*Exercise material*.
================================

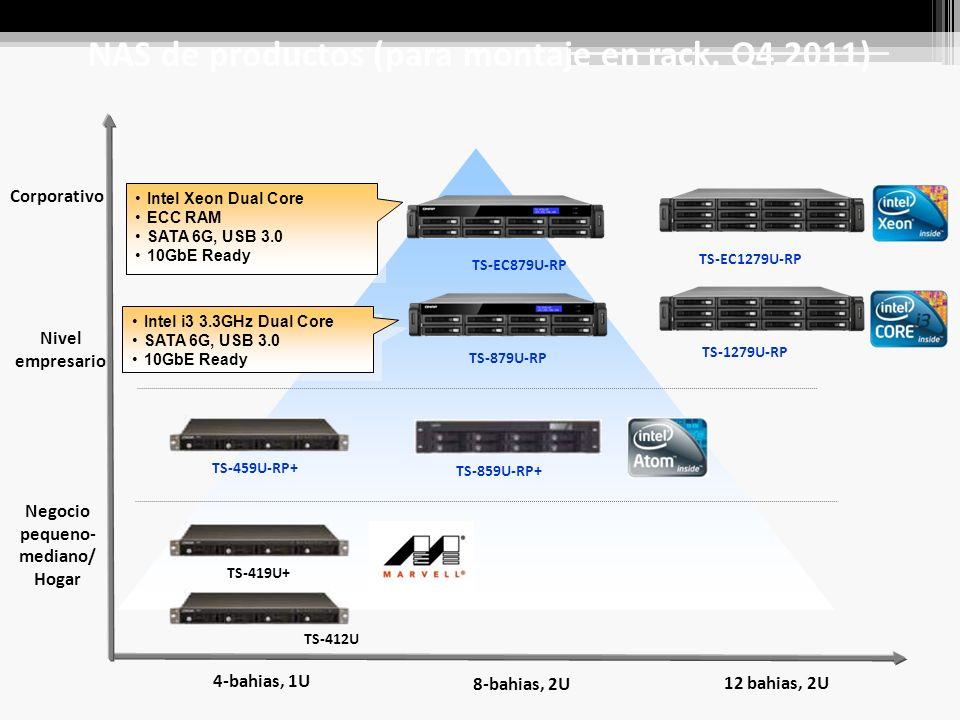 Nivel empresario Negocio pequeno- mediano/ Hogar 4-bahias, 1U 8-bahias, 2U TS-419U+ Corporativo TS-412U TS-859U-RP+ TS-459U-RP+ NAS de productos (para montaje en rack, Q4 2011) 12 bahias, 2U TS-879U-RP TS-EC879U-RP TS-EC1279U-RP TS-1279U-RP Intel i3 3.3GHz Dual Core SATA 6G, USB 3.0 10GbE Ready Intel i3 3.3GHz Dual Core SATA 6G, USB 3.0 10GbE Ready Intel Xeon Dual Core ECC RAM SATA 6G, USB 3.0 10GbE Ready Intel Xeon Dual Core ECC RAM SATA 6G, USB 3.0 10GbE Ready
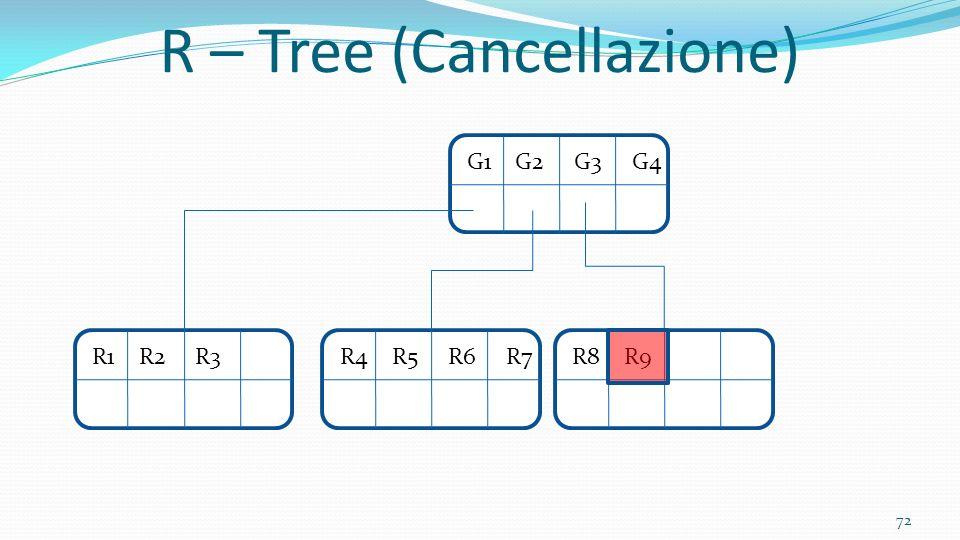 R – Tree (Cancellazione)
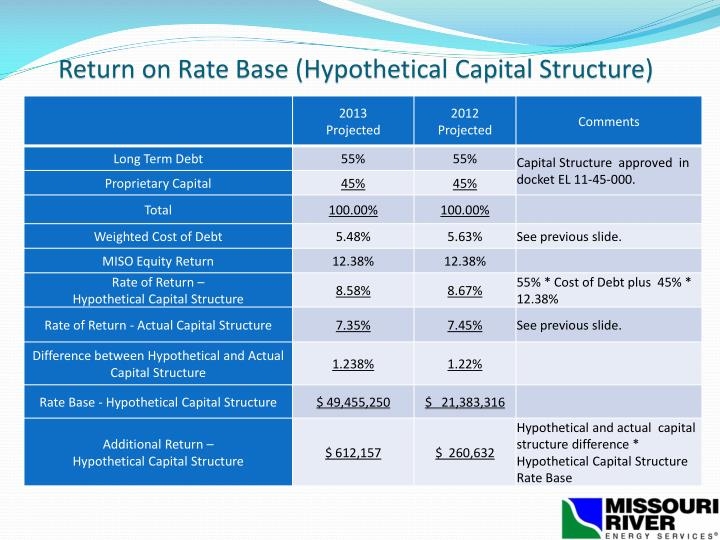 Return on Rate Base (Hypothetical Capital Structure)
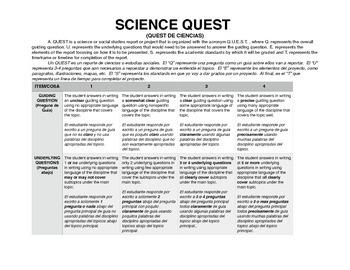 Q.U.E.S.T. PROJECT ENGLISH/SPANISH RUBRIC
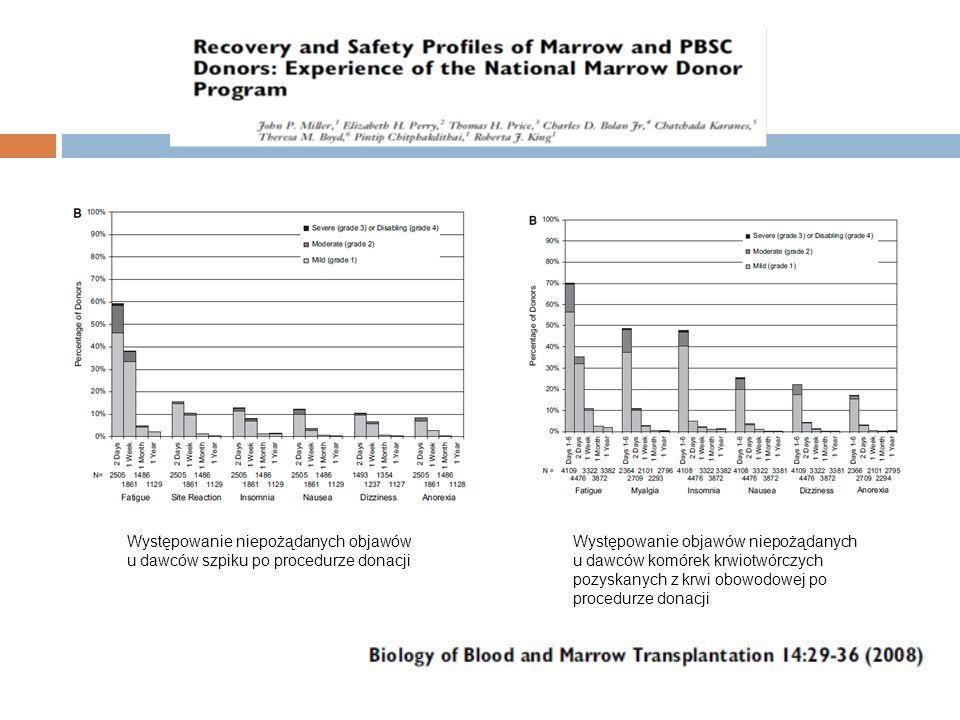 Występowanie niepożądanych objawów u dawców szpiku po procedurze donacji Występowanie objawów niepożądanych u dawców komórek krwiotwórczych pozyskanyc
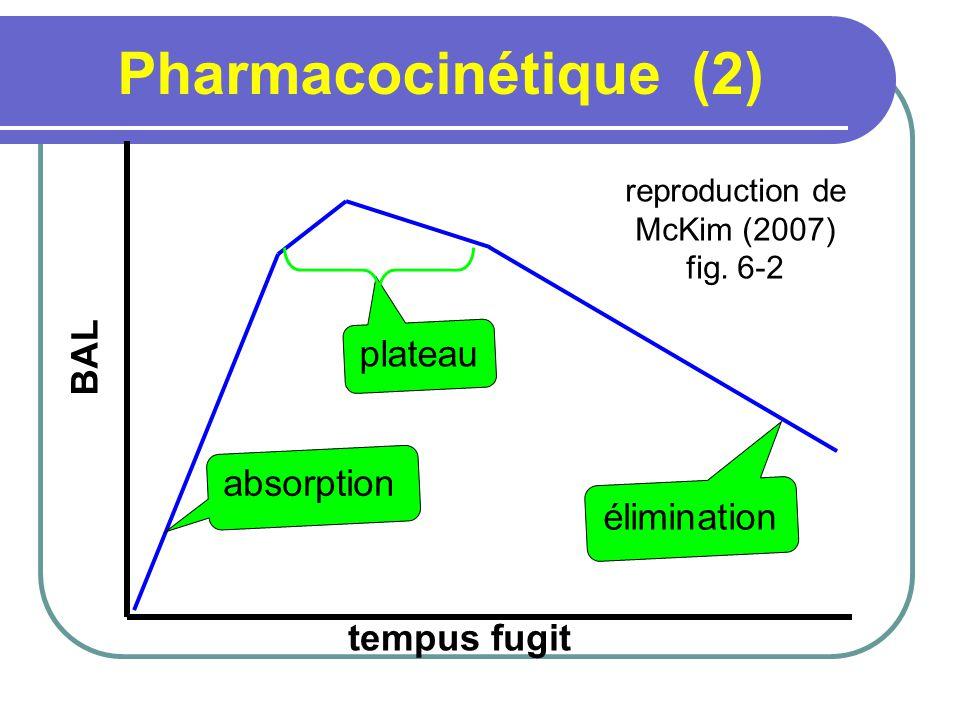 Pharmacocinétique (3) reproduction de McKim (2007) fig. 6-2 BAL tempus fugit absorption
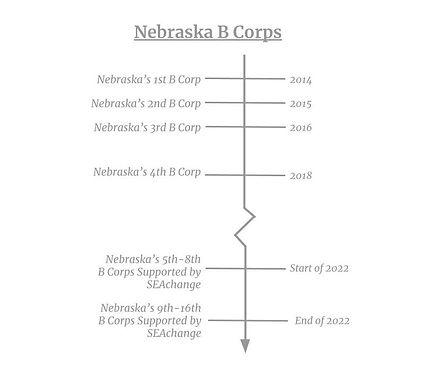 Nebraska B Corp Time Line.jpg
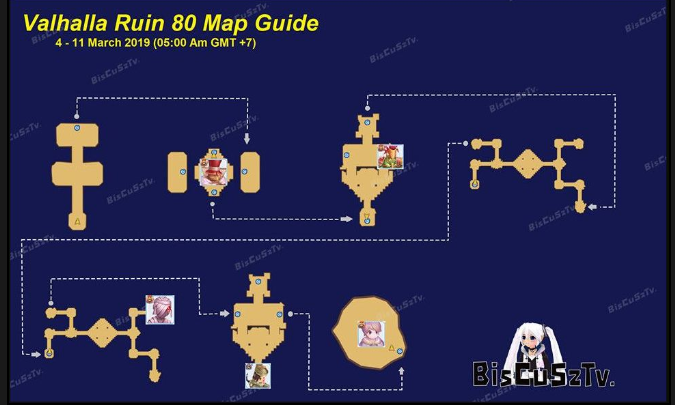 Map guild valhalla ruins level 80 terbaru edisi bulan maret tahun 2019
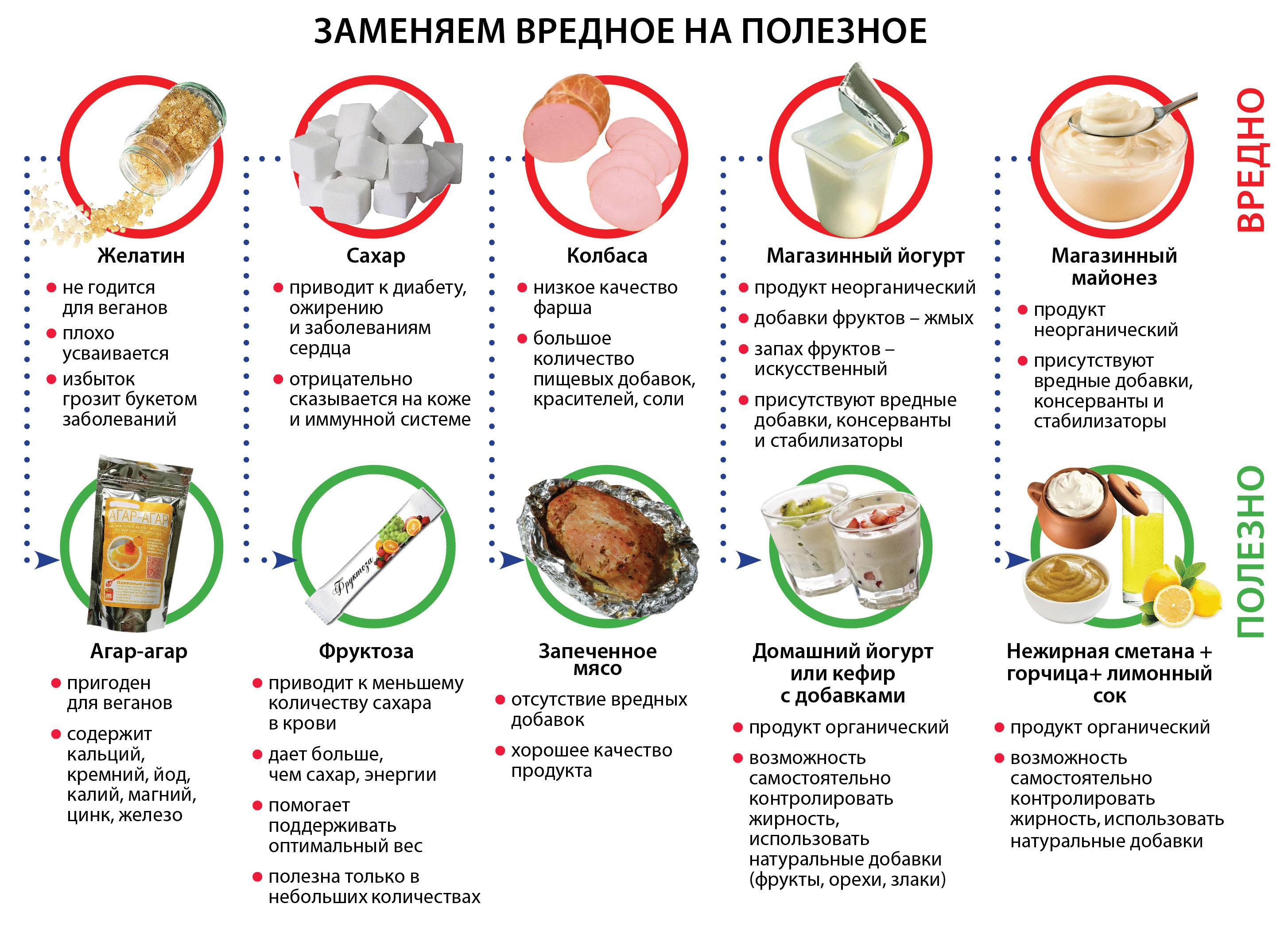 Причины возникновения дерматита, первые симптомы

================================

*What the exercise asks*. Pictures in the records above are not copied; print everything else exactly.

*Task answer*.
 Nivel empresario Negocio pequeno- mediano/ Hogar 4-bahias, 1U 8-bahias, 2U TS-419U+ Corporativo TS-412U TS-859U-RP+ TS-459U-RP+ NAS de productos (para montaje en rack, Q4 2011) 12 bahias, 2U TS-879U-RP TS-EC879U-RP TS-EC1279U-RP TS-1279U-RP Intel i3 3.3GHz Dual Core SATA 6G, USB 3.0 10GbE Ready Intel i3 3.3GHz Dual Core SATA 6G, USB 3.0 10GbE Ready Intel Xeon Dual Core ECC RAM SATA 6G, USB 3.0 10GbE Ready Intel Xeon Dual Core ECC RAM SATA 6G, USB 3.0 10GbE Ready
 R – Tree (Cancellazione)
 Return on Rate Base (Hypothetical Capital Structure)
 Q.U.E.S.T. PROJECT ENGLISH/SPANISH RUBRIC
 Występowanie niepożądanych objawów u dawców szpiku po procedurze donacji Występowanie objawów niepożądanych u dawców komórek krwiotwórczych pozyskanyc
 Pharmacocinétique (3) reproduction de McKim (2007) fig. 6-2 BAL tempus fugit absorption
 Nebraska B Corp Time Line.jpg
 Map guild valhalla ruins level 80 terbaru edisi bulan maret tahun 2019
 Причины возникновения дерматита, первые симптомы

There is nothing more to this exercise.